Officials say most staffing levels are determined by the number of students in a building, and thus most jobs in closed schools will follow students to their new schools.
But they say that consolidating schools is more efficient because it allows for a net decrease in the number of District employees, particularly in administration and maintenance.
“When you operate a small school … you still need that administrative staff,” said Matthew Stanski, the District’s chief financial officer. “That becomes more efficient the larger the school becomes.”
Deputy Superintendent Paul Kihn says the District’s savings estimates are based on data collected from last year’s closures and factor in an increase in overall transportation costs.

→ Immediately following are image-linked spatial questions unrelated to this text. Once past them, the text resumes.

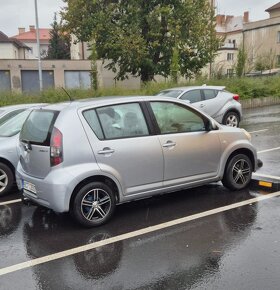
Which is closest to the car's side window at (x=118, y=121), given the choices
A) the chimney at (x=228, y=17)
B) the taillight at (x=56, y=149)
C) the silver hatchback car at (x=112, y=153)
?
the silver hatchback car at (x=112, y=153)

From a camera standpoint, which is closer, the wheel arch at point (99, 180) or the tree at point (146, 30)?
the wheel arch at point (99, 180)

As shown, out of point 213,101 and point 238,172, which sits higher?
point 213,101

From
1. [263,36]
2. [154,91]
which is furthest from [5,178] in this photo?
[263,36]

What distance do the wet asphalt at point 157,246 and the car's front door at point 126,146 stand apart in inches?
21.6

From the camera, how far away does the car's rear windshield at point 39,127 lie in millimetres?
5316

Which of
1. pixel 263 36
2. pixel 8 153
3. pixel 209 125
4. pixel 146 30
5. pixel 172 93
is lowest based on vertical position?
pixel 8 153

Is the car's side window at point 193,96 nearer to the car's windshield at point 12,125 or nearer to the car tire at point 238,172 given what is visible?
the car's windshield at point 12,125

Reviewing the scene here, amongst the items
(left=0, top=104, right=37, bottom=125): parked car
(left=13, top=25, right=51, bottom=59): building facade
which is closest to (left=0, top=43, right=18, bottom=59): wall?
(left=13, top=25, right=51, bottom=59): building facade

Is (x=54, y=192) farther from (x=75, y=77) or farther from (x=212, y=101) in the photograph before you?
(x=75, y=77)

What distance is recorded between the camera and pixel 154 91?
66.3ft

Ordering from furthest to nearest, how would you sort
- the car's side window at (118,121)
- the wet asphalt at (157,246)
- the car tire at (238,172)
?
the car tire at (238,172)
the car's side window at (118,121)
the wet asphalt at (157,246)

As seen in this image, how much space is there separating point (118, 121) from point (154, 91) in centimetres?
1486

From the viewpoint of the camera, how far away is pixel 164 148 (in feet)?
18.8

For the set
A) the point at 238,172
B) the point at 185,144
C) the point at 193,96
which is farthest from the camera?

Kihn also believes that closings won’t trigger a larger-than-usual migration of students to more-costly charter schools, and that the District can stick to its relatively lean budget for post-closure improvements in the so-called “receiving schools.”
Next year, Kihn said, a total of $19 million is dedicated to investing in “high-quality seats” across the District; that figure will support everything from three new Renaissance charters to academic upgrades at low-performing schools and schools affected by closures.
“We’re not planning on spending money that we don’t have,” Kihn said.
But District officials also acknowledge “substantial” one-time transition costs in the first year that will eat into some portion of the $28 million in savings – exactly how much they are not prepared to say.
Since the plan was announced, critics have been making the argument that transition costs will offset the promised savings. They point to reports from Chicago and Washington, D.C., where school officials once promised windfalls from large-scale closures. In Chicago, leaked internal school district documents suggest that it underreported its closure-related transition costs by anywhere from $150 million to $400 million. In D.C. a 2012 auditor’s report found that the capital costs for closing 23 schools were $40 million, four times higher than original estimates.
The surprise expenses in these two cities reportedly came in such areas as building maintenance and severance pay.
Mary Filardo, who as head of the Washington, D.C.-based 21st Century School Fund has done extensive work around closures, said many of the unexpected costs there were the result of poor planning.
“There were a lot of amateurs,” she said. “They underestimated what was going to be involved. They didn’t properly mothball [closed schools] – and then, when they went to negotiate with charters about them, the buildings were a wreck.”